— Request —
Output every record below verbatim, line for line, and omit the pictures.

— Input data —

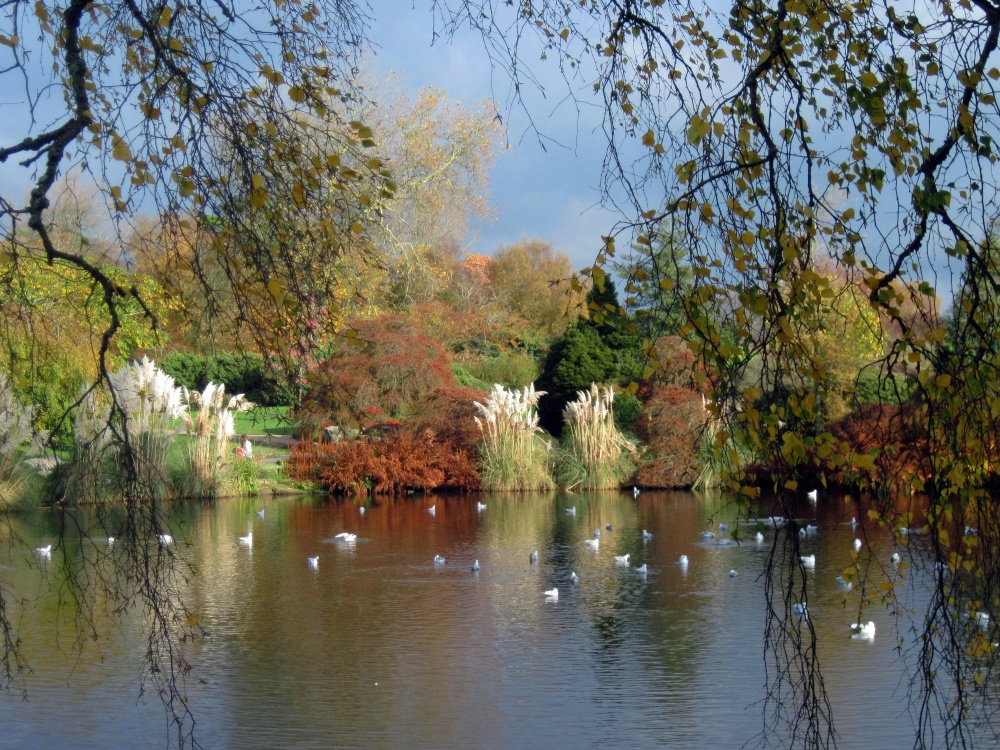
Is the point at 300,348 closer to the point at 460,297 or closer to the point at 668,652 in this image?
the point at 668,652

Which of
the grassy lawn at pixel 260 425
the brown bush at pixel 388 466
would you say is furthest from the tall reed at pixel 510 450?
the grassy lawn at pixel 260 425

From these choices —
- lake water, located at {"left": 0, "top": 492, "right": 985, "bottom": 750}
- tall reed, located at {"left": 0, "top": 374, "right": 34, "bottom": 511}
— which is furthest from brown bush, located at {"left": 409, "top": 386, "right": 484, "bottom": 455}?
tall reed, located at {"left": 0, "top": 374, "right": 34, "bottom": 511}

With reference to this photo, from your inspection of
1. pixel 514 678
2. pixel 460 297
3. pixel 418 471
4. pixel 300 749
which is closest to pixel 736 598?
pixel 514 678

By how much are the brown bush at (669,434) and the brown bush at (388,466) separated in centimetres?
298

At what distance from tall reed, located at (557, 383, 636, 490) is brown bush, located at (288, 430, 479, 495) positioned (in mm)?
1553

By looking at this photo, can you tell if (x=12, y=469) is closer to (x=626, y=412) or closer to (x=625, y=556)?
(x=625, y=556)

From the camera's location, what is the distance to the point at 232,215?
120 inches

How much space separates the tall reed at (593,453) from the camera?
1698 centimetres

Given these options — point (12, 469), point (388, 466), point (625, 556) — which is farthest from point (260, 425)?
point (625, 556)

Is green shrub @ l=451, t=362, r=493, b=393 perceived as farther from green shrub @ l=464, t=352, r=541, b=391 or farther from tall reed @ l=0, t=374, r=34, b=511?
tall reed @ l=0, t=374, r=34, b=511

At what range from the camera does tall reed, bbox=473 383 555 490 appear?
16.8m

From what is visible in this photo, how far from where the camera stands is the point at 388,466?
17.0 metres

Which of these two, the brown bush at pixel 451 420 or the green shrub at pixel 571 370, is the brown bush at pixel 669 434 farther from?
the brown bush at pixel 451 420

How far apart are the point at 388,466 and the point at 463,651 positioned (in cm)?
1021
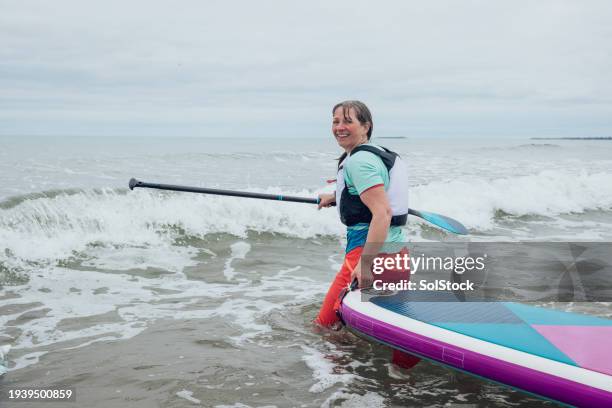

— Exercise response —
Is the point at 300,348 closer to the point at 460,297 or closer to the point at 668,652 in this image?
the point at 668,652

Which of
the grassy lawn at pixel 260 425
the brown bush at pixel 388 466
would you say is furthest from the tall reed at pixel 510 450?
the grassy lawn at pixel 260 425

From these choices —
- lake water, located at {"left": 0, "top": 492, "right": 985, "bottom": 750}
- tall reed, located at {"left": 0, "top": 374, "right": 34, "bottom": 511}
— which is furthest from brown bush, located at {"left": 409, "top": 386, "right": 484, "bottom": 455}?
tall reed, located at {"left": 0, "top": 374, "right": 34, "bottom": 511}

With reference to this photo, from your inspection of
1. pixel 514 678
2. pixel 460 297
3. pixel 418 471
4. pixel 300 749
which is closest to pixel 736 598?
pixel 514 678

By how much are the brown bush at (669,434) and the brown bush at (388,466) separated in centimetres?
298

At what distance from tall reed, located at (557, 383, 636, 490) is brown bush, located at (288, 430, 479, 495) positioned (in mm)?
1553

By looking at this photo, can you tell if (x=12, y=469) is closer to (x=626, y=412) or closer to (x=625, y=556)?
(x=625, y=556)

From the camera's location, what is the distance to the point at 232,215?
120 inches

How much space separates the tall reed at (593,453) from the camera?
1698 centimetres

Given these options — point (12, 469), point (388, 466), point (625, 556) — which is farthest from point (260, 425)?
point (625, 556)

Is green shrub @ l=451, t=362, r=493, b=393 perceived as farther from green shrub @ l=464, t=352, r=541, b=391 or farther from tall reed @ l=0, t=374, r=34, b=511?
tall reed @ l=0, t=374, r=34, b=511

At what range from the camera does tall reed, bbox=473 383 555 490 appear?
16.8m

From what is visible in this photo, how far from where the camera stands is the point at 388,466?
17.0 metres

Which of these two, the brown bush at pixel 451 420 or the green shrub at pixel 571 370, is the brown bush at pixel 669 434 farther from?
the brown bush at pixel 451 420

How far apart are the point at 388,466 and the point at 463,651 positioned (in cm)?
1021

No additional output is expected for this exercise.